◆ How to complete this task ◆
Answer these questions using the text below on checking the NVE interface and VNIs:
1. What MTU does the nve1 interface report?
2. In the VPC example, what is the secondary IP address that serves as the common VTEP IP for both switches?
3. Which Provision State value indicates successful VNI configuration?
===== Document segment
The NVE (Network Virtualization Edge) interface is the VTEP (VXLAN Tunnel Endpoint) that handles encapsulation and decapsulation:

dc01-r01-leaf01# show interface nve 1
nve1 is up
admin state is up,  Hardware: NVE
  MTU 9216 bytes
  Encapsulation VXLAN
  Auto-mdix is turned off
  RX
    ucast: 0 pkts, 0 bytes - mcast: 0 pkts, 0 bytes
  TX
    ucast: 0 pkts, 0 bytes - mcast: 0 pkts, 0 bytes
 

What to look for: The NVE interface should be up with the proper source interface configured.

For VPC deployments, verify both switches in the pair:

dc01-r01-leaf01# show nve interface nve 1
Interface: nve1, State: Up, encapsulation: VXLAN
 VPC Capability: VPC-VIP-Only [notified]
 Local Router MAC: 5003.0000.1b08
 Host Learning Mode: Control-Plane
 Source-Interface: loopback0 (primary: 10.255.255.3, secondary: 10.255.255.101)
 

Key insight: For VPC pairs, note the secondary IP address that serves as the common VTEP IP for both switches.

C. Check VNI Mappings and Status

VNIs (VXLAN Network Identifiers) are mapped to VLANs (for L2 VNIs) or VRFs (for L3 VNIs):

dc01-r02-leaf01# show nve vni
Codes: CP - Control Plane        DP - Data Plane          
       UC - Unconfigured         SA - Suppress ARP        
       SU - Suppress Unknown Unicast 
       Xconn - Crossconnect      
       MS-IR - Multisite Ingress Replication
Interface VNI      Multicast-group   State Mode Type [BD/VRF]      Flags
--------- -------- ----------------- ----- ---- ------------------ -----
nve1      900100   UnicastBGP        Up    CP   L2 [100]                
nve1      900101   UnicastBGP        Up    CP   L2 [101]                
nve1      9003911  n/a               Up    CP   L3 [DB]
 

What to look for: All VNIs should show Up state with the correct mode (typically CP for Control Plane).

For detailed information about specific VNIs:

dc01-r02-leaf01# show nve vni 900100 detail 
VNI: 900100 
  NVE-Interface       : nve1
  Mcast-Addr          : UnicastBGP
  VNI State           : Up
  Mode                : control-plane
  VNI Type            : L2 [100]
  VNI Flags           : 
  Provision State     : vni-add-complete
  Vlan-BD             : 100
  SVI State           : n/a

Critical check: The Provision State should show vni-add-complete, indicating successful configuration.
==========
===== Extracted data
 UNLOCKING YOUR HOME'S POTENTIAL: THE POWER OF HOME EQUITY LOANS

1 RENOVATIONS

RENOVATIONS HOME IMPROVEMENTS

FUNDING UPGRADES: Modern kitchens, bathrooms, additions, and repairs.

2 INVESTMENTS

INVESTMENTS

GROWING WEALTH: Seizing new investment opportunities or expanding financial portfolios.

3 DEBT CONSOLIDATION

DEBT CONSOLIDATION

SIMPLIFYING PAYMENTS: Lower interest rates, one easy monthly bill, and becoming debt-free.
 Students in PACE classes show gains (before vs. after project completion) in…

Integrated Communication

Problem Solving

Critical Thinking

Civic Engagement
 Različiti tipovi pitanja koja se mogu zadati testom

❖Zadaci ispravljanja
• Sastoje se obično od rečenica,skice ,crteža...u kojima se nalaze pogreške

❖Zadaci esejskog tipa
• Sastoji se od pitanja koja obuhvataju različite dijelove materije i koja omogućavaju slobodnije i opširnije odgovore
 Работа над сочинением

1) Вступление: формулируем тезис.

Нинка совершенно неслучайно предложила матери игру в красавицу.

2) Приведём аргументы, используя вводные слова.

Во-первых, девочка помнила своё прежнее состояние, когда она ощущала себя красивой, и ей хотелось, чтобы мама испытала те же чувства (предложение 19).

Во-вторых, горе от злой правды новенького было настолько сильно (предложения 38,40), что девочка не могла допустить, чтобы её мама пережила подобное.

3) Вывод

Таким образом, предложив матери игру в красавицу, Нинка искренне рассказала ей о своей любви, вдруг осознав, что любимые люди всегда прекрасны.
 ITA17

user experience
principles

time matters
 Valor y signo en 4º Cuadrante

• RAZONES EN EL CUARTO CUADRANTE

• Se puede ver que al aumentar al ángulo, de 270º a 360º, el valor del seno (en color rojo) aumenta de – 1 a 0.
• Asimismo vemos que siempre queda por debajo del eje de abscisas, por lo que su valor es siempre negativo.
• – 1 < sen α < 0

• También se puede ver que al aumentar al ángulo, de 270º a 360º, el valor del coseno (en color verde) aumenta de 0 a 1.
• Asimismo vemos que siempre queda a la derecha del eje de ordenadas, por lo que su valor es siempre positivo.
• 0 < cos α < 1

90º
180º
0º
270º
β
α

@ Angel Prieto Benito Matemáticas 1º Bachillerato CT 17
==========
◆ Written reply ◆
1. 9216 bytes
2. 10.255.255.101
3. vni-add-complete